Fiaccolata per Giulio Regeni a Roma, 25 luglio 2016

Oggi, 25 luglio, si celebra il triste anniversario della scomparsa di Giulio Regeni: era il 25 gennaio di quest'anno, esattamente sei mesi fa, quando il giovane ricercatore italiano veniva prelevato dai servizi di sicurezza egiziani al Cairo per sparire nel nulla.

Alle ore 19:41 di quel maledetto 25 gennaio Giulio Regeni scompariva nel nulla per ricomparire solo il 3 febbraio successivo, cadavere, al lato di una strada alla periferia della capitale egiziana. Da quel giorno la famiglia Regeni, sostenuta da Amnesty International Italia e dal senatore PD Luigi Manconi, chiede "verità" sulla morte del proprio figlio, una verità forse troppo scomoda per l'Egitto e, purtroppo, per la fragilità dei rapporti economici tra Italia ed Egitto.

Questa sera, alle ore 19:41, in piazza della Rotonda a Roma (Pantheon) Amnesty International Italia ed altre associazioni come A Buon Diritto, Antigone, Articolo21, CILD, Cittadinanzattiva, FNSI, Iran Human Rights Italia, Italians for Darfur, LasciateCIEntrare, Premio Roberto Morrione, Un Ponte per, Usigrai, hanno organizzato una fiaccolata a sei mesi dalla scomparsa di Regeni, iniziativa per rilanciare proprio la campagna "Verità per Giulio Regeni".

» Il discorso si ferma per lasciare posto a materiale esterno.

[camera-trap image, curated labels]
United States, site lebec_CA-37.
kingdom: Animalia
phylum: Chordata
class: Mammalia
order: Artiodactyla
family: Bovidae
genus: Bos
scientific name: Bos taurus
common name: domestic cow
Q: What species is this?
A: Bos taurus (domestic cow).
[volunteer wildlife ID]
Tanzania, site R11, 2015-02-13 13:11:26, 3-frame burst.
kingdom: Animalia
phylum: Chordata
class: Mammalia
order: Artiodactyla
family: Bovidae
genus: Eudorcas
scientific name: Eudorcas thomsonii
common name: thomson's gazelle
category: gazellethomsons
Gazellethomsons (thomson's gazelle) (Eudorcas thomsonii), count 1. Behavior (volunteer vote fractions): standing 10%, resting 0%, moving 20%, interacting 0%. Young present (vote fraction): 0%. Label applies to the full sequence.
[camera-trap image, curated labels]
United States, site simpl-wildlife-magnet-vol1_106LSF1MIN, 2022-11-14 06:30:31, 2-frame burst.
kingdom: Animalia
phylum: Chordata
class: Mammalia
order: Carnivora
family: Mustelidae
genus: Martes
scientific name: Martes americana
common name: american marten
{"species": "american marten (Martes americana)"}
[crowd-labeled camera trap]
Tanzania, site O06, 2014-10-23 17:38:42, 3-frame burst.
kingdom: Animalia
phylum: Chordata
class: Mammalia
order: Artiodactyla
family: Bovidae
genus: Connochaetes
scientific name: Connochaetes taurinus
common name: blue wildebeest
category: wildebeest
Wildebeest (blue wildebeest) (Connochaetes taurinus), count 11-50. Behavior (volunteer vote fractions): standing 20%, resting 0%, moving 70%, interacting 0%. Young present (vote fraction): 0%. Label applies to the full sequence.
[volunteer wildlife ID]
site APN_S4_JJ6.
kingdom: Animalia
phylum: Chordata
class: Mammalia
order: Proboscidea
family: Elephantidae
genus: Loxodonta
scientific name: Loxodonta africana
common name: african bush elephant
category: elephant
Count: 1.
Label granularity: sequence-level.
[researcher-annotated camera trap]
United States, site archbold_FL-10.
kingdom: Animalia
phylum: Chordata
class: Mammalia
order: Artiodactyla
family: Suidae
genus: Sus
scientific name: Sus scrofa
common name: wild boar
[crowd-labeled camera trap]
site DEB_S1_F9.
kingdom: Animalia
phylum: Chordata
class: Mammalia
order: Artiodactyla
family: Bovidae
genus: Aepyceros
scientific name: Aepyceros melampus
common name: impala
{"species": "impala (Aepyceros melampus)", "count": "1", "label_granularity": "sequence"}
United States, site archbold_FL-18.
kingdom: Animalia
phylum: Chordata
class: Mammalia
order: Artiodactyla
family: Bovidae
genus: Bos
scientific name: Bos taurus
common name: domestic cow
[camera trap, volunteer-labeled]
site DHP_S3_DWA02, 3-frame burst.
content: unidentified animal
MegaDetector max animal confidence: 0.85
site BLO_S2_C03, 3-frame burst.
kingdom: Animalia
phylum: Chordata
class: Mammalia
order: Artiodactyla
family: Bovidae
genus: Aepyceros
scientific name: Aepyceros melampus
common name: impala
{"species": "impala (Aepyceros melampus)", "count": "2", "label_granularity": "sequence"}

Il 25 luglio alle 19.41, orario della scomparsa di Giulio Regeni, tante fiaccole saranno accese per ribadire la necessità di fare luce sulla sua terribile morte”

scrivono Patrizio Gonella di Antigone Onlus e Antonio Marchesi di Amnesty International in una dichiarazione congiunta. La storia di Giulio Regeni è in realtà una storia totalmente egiziana: ogni giorno, secondo un recente rapporto redatto proprio da Amnesty, sono 3-4 persone di media a sparire nel paese nordafricano, che bracca dissidenti, giornalisti, non allineati e critici con la ferocia di un branco di iene.

La fiaccolata di questa sera rispecchia proprio lo spirito universale che Amnesty e la famiglia Regeni hanno voluto dare alla richiesta di verità sulla morte di Giulio, uno spirito che abbraccia quella filosofia di solidarietà anche morale nei confronti dei giovani egiziani. Giovani che, alla morte di Regeni, inviarono migliaia di messaggi di cordoglio e vicinanza alla famiglia Regeni, specificando proprio che quella morte, quelle torture, erano tanto egiziane quanto italiane, perchè in Egitto quella morte è la quotidianità. Su questo tema Amnesty International ha organizzato lo scorso 13 luglio una manifestazione, sempre al Pantheon di Roma, per denunciare la pratica delle sparizioni forzate in Egitto.

L'appuntamento è dalle ore 19 a piazza della Rotonda, davanti al Pantheon: alle 19:41 saranno accese le fiaccole.